Invisíveis

Em 2014 tive a oportunidade de viajar para participar de um curso fora do país. Eu devia ficar por 45 dias mas acabei retornando antes do tempo. Em duas semanas já estava de volta para esse Brasil velho e sem rumo. O curso, além de não me trazer nada de novo, incomodou-me bastante o comportamento dos meus “colegas” de turma que mais pareciam ter saído de um buraco escuro e visto luz pela primeira vez. Bem, como a reflexão não diz respeito a eles, desejo a todos muitas felicidades para todo o fim de suas vidas.

O lugar que fiquei foi Miami, nos “estates”. Primeira impressão: lugar de plástico. Explico. Quem já teve oportunidade de brincar com Lego sabe que tudo se encaixa parar formar alguma coisa. Pois foi assim que percebi o lugar. Segunda impressão: as pessoas não são muito simpáticas. Não sei se por perceberem que eu era brasileiro ou porque elas são assim mesmo. Acho que deve ser algo cultural e, portanto, não teço crítica alguma sobre isso. As pessoas são como elas são. Terceira impressão: no curso, os professores nos tratavam como incapazes de termos opiniões próprias. Não sei se pelo perfil do grupo, deslumbrados até com interruptores de lâmpadas, ou por ser assim mesmo o modus operandi da educação norte-americana. Enfim, essa foi a razão pela qual eu desisti do curso e voltei. Quarta e última impressão: os trabalhadores que não estão em posição de destaque, são invisíveis. Americanos, pelo que percebi e por isso não generalizo, aparentam fazer questão de “invisibilizar” os chamados auxiliares de serviços gerais, os atendentes de lanchonetes ou restaurantes, ou qualquer um outro que não exerça uma ocupação considerada digna, de acordo com o julgamento deles. Pior: os brasileiros também, como comentarei a seguir.
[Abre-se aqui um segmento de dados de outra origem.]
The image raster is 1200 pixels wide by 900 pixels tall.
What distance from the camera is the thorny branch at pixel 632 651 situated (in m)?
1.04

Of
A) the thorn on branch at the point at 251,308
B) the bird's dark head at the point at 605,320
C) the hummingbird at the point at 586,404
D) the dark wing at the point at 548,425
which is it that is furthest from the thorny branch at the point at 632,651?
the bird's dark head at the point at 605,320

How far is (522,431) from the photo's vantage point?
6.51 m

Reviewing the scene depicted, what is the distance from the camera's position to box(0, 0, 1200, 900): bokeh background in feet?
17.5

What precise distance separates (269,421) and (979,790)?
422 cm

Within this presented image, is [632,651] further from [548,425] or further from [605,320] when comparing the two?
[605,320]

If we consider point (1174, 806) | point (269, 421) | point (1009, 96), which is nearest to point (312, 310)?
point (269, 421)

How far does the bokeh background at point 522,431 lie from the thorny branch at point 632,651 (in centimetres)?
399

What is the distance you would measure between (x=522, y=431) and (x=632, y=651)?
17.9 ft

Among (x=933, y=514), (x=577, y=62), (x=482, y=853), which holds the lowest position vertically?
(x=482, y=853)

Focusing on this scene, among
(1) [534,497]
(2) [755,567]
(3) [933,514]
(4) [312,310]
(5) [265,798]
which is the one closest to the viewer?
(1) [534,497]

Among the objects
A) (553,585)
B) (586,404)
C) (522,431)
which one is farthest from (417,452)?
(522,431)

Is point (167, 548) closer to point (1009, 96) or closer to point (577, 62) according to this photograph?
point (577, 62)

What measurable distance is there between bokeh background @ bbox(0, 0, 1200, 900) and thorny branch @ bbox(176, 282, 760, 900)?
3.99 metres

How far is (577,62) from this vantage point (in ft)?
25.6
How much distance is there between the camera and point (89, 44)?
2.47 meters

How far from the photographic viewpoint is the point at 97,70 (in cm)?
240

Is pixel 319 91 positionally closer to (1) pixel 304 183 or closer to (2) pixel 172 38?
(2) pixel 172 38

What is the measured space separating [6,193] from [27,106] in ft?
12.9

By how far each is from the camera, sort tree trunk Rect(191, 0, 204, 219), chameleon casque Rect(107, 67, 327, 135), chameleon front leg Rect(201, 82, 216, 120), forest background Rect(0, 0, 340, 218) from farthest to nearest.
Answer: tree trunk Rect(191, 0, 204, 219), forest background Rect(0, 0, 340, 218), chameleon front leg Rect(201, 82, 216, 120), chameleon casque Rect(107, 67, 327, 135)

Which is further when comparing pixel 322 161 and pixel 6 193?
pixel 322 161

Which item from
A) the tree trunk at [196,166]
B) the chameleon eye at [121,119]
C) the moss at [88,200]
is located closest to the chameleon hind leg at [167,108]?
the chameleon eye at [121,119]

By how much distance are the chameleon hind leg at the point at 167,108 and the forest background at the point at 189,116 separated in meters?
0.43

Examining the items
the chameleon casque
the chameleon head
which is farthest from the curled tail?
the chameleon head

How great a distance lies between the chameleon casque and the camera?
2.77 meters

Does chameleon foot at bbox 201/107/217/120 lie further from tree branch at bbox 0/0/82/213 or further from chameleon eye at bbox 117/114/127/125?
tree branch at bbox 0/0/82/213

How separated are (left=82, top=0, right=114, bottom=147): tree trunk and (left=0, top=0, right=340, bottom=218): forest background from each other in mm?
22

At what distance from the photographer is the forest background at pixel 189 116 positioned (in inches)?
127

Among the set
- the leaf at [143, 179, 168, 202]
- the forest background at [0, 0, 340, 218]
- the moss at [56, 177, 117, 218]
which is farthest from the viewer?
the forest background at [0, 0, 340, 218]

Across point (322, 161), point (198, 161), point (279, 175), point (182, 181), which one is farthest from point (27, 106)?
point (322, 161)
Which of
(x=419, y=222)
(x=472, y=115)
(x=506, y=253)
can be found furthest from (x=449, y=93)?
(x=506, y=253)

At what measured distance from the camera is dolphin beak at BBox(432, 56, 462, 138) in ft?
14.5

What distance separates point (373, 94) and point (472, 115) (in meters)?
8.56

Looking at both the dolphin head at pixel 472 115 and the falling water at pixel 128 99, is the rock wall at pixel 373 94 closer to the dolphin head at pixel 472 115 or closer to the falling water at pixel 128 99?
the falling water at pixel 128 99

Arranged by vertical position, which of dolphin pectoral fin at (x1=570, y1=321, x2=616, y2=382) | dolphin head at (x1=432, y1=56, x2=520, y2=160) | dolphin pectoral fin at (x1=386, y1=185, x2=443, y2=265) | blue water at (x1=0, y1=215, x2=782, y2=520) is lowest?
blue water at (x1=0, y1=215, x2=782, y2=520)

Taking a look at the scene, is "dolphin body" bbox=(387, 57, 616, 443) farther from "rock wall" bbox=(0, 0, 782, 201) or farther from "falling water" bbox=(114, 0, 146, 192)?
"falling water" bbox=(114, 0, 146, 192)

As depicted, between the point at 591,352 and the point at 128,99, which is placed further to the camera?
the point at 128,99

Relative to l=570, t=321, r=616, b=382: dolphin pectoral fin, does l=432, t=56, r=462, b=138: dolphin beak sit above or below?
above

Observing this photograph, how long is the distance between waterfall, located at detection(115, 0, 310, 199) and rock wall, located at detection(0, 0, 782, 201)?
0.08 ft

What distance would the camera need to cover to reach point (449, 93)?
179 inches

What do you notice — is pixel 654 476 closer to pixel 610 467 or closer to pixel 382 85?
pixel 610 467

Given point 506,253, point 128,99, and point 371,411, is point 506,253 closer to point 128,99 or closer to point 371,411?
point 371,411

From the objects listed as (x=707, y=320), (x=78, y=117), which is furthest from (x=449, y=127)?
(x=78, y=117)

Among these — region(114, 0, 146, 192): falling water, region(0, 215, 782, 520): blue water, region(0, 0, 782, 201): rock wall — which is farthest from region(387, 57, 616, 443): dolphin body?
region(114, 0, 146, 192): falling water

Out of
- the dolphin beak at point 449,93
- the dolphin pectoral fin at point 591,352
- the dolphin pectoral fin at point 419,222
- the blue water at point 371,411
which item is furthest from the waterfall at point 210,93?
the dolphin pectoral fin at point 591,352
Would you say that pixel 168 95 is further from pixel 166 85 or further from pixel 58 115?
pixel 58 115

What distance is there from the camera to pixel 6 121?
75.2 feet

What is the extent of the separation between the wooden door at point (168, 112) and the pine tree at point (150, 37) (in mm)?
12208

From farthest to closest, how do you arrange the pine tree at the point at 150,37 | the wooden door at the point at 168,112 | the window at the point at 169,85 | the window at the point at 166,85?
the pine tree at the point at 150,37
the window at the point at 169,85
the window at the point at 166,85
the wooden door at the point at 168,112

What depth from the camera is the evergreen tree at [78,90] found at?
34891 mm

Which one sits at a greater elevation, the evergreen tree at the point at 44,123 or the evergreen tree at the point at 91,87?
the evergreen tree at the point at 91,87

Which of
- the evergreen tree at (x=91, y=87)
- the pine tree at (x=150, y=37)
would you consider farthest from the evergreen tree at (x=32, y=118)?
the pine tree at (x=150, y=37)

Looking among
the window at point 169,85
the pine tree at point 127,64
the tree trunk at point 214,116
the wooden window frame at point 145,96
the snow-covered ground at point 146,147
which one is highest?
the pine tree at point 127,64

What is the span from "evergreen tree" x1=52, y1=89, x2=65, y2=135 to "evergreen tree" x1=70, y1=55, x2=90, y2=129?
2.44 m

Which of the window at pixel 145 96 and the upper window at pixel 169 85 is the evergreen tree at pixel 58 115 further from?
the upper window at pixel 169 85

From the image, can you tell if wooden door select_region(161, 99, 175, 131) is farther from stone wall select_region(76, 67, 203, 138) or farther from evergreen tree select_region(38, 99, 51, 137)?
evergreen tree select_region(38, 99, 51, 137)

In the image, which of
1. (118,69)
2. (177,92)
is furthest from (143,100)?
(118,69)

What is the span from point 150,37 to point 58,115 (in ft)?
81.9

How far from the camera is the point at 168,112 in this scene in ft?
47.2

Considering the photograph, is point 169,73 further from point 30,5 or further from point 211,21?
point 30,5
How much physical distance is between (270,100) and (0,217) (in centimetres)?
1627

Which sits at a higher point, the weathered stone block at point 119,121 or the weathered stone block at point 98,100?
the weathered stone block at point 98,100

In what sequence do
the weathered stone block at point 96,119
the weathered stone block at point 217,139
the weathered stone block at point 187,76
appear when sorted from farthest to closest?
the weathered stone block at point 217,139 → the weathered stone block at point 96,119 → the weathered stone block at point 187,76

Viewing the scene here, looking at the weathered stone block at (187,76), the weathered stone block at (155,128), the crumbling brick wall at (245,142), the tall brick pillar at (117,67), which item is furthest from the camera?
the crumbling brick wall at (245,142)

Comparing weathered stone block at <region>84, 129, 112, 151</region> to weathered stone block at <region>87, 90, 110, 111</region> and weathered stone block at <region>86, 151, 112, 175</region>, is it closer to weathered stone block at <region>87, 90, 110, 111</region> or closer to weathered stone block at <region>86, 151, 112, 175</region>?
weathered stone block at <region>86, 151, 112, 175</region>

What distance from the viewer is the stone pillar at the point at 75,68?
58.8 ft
Lembro uma vez que fui ao sanitário e havia um senhor limpando o chão e lavando os banheiros. Como só havia ido lavar as mãos para depois ir almoçar, pedi licença ao senhor e desejei-lhe um bom dia. Nesses 5 minutos, outras pessoas também entraram no local e sequer pediram licença por estarem “sujando” a limpeza que o homem estava fazendo. Ao contrário, uma das pessoas ao sair do sanitário lavou as mãos e errou o papel no cesto, deixando-o cair lá mesmo e foi embora. Pensei que ele poderia ao menos ter dito ao senhor: “O senhor pode apanhar depois, por favor.” Mas não aconteceu.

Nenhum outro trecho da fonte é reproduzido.